◆ **Exercise task**
Retype the full listing below character for character, leaving out the pictures.

◆ **Supplied material**
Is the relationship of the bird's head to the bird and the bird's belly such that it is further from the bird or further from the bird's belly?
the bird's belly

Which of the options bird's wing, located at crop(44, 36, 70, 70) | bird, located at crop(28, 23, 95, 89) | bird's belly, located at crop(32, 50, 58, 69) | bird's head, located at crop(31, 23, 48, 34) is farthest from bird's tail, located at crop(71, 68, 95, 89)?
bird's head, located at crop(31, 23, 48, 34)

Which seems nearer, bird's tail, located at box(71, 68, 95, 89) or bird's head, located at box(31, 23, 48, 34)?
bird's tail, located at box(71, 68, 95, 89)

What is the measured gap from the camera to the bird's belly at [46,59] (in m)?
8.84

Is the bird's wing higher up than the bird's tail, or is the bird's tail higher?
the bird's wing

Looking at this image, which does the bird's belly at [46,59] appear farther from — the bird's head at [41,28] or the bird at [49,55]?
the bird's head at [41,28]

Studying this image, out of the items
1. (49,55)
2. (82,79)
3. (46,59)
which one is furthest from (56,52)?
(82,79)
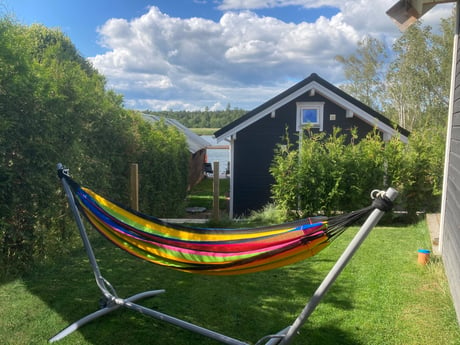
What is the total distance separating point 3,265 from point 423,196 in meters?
6.69

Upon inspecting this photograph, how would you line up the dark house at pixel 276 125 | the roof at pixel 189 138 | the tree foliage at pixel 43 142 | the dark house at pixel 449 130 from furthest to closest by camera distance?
the roof at pixel 189 138 < the dark house at pixel 276 125 < the tree foliage at pixel 43 142 < the dark house at pixel 449 130

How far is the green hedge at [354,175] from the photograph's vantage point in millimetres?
6691

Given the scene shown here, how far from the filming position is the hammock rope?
174 centimetres

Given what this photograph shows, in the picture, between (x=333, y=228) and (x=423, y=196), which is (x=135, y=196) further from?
(x=423, y=196)

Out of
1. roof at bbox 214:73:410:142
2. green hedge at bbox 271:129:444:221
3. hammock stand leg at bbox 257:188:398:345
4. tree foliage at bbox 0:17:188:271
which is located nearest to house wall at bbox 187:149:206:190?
roof at bbox 214:73:410:142

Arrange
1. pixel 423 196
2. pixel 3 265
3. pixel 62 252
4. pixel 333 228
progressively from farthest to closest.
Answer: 1. pixel 423 196
2. pixel 62 252
3. pixel 3 265
4. pixel 333 228

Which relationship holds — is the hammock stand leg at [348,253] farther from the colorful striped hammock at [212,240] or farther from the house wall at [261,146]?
the house wall at [261,146]

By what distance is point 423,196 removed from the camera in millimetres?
6895

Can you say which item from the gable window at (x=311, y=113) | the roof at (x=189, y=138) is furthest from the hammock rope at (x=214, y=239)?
the roof at (x=189, y=138)

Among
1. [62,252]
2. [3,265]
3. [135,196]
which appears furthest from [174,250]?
[135,196]

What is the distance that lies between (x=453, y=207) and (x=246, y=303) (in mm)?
2053

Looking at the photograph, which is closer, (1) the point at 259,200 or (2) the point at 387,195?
(2) the point at 387,195

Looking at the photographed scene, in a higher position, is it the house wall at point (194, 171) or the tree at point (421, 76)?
the tree at point (421, 76)

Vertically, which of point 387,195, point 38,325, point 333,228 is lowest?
point 38,325
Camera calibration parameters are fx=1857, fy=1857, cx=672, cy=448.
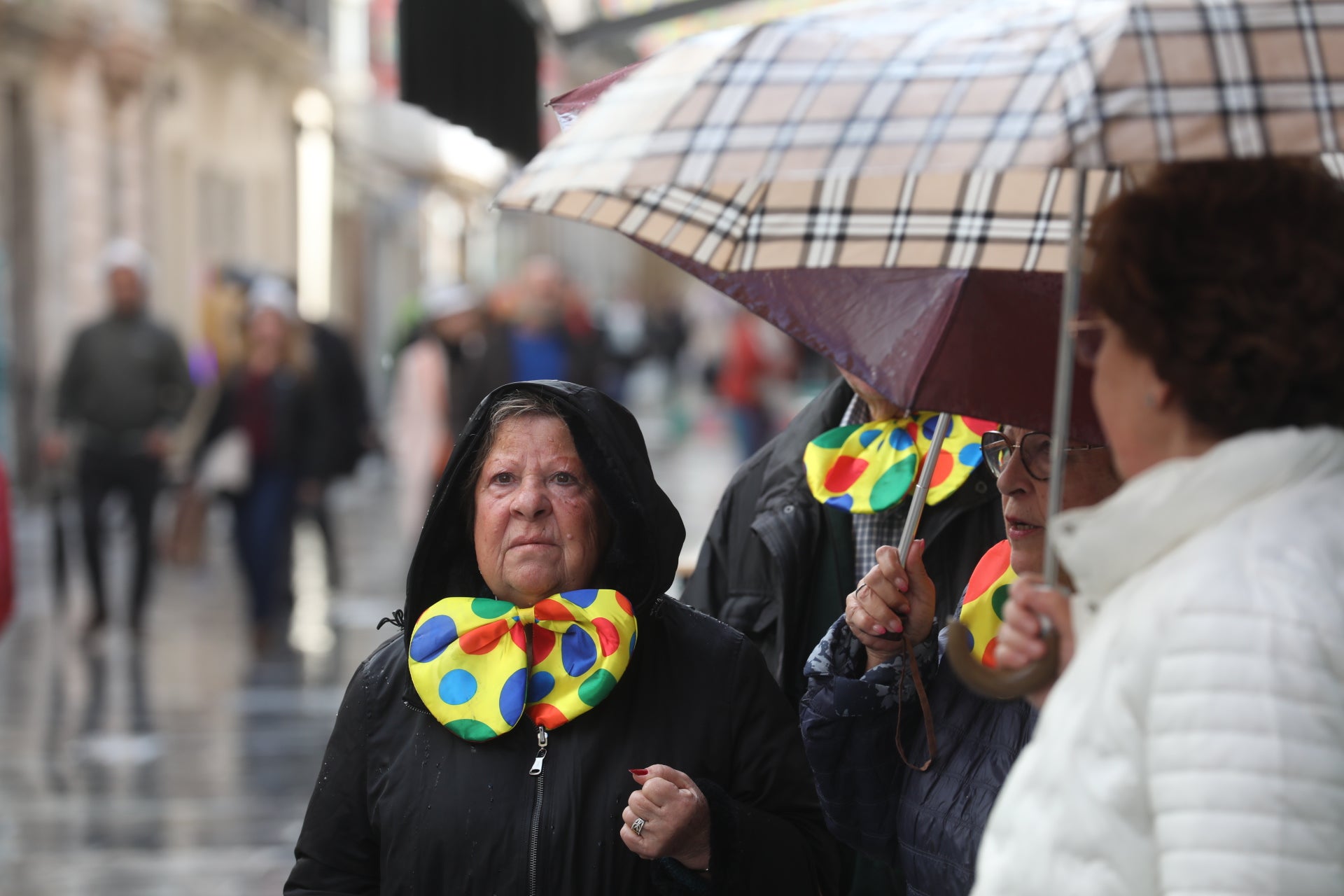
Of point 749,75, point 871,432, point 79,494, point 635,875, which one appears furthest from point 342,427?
point 749,75

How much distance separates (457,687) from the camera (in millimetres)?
2723

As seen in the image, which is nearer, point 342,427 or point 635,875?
point 635,875

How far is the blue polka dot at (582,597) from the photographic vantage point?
2.80 metres

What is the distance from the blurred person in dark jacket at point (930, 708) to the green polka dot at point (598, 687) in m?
0.36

◆ **Result of the exercise**
Is the relationship of the bird's head to the bird and the bird's belly such that it is further from the bird or further from the bird's belly?
the bird's belly

Which of the options bird's wing, located at crop(44, 36, 70, 70) | bird, located at crop(28, 23, 95, 89) | bird's belly, located at crop(32, 50, 58, 69) | bird's head, located at crop(31, 23, 48, 34) is farthest from bird's tail, located at crop(71, 68, 95, 89)?
bird's head, located at crop(31, 23, 48, 34)

Which seems nearer, bird's tail, located at box(71, 68, 95, 89) or bird's head, located at box(31, 23, 48, 34)?
bird's tail, located at box(71, 68, 95, 89)

What is the measured gap from the camera to the bird's belly at [46,59] (in m)?
8.84

Is the bird's wing higher up than the bird's tail, or is the bird's tail higher?
the bird's wing

Looking at this image, which does the bird's belly at [46,59] appear farther from — the bird's head at [41,28] or the bird at [49,55]?
the bird's head at [41,28]

Studying this image, out of the items
1. (49,55)
2. (82,79)
3. (46,59)
which one is furthest from (56,52)?
(82,79)
What is the total distance separating point 3,265 from point 423,196 in meters?
6.69

Upon inspecting this photograph, how would you line up the dark house at pixel 276 125 | the roof at pixel 189 138 | the tree foliage at pixel 43 142 | the dark house at pixel 449 130 from furthest to closest by camera distance?
the roof at pixel 189 138 < the dark house at pixel 276 125 < the tree foliage at pixel 43 142 < the dark house at pixel 449 130

How far is the green hedge at [354,175] from the photograph's vantage point in millimetres?
6691

Given the scene shown here, how far from the filming position is the hammock rope?
174 centimetres

Given what this photograph shows, in the picture, between (x=333, y=228) and (x=423, y=196), which is (x=135, y=196) further from?
(x=423, y=196)

Out of
1. roof at bbox 214:73:410:142
2. green hedge at bbox 271:129:444:221
3. hammock stand leg at bbox 257:188:398:345
4. tree foliage at bbox 0:17:188:271
which is located nearest to house wall at bbox 187:149:206:190?
roof at bbox 214:73:410:142

Arrange
1. pixel 423 196
2. pixel 3 265
3. pixel 62 252
4. pixel 333 228
progressively from farthest to closest.
Answer: 1. pixel 423 196
2. pixel 62 252
3. pixel 3 265
4. pixel 333 228

Which relationship holds — is the hammock stand leg at [348,253] farther from the colorful striped hammock at [212,240] or farther from the house wall at [261,146]?
the house wall at [261,146]

By what distance is point 423,196 removed from the camera in millimetres?
6895

Can you say which item from the gable window at (x=311, y=113) | the roof at (x=189, y=138) is furthest from the hammock rope at (x=214, y=239)?
the roof at (x=189, y=138)

Among
1. [62,252]
2. [3,265]
3. [135,196]
which appears furthest from [174,250]?
[135,196]

What is the distance that lies between (x=453, y=207) and (x=246, y=303) (in mm)?
2053

Looking at the photograph, which is closer, (1) the point at 259,200 or (2) the point at 387,195?
(2) the point at 387,195

Looking at the photographed scene, in a higher position, is it the house wall at point (194, 171) or the tree at point (421, 76)?
the tree at point (421, 76)

Vertically, which of point 387,195, point 38,325, point 333,228 is lowest?
point 38,325
Camera calibration parameters are fx=1857, fy=1857, cx=672, cy=448.
Of point 749,75, point 871,432, point 79,494, point 635,875, which one appears furthest from point 342,427?
point 749,75

How much distance separates (457,687) from the camera (in millimetres)?
2723

As seen in the image, which is nearer, point 342,427 or point 635,875?
point 635,875

How far is the blue polka dot at (582,597) from the photographic vantage point?
2.80 metres

What is the distance from the blurred person in dark jacket at point (930, 708) to the green polka dot at point (598, 687) in m?
0.36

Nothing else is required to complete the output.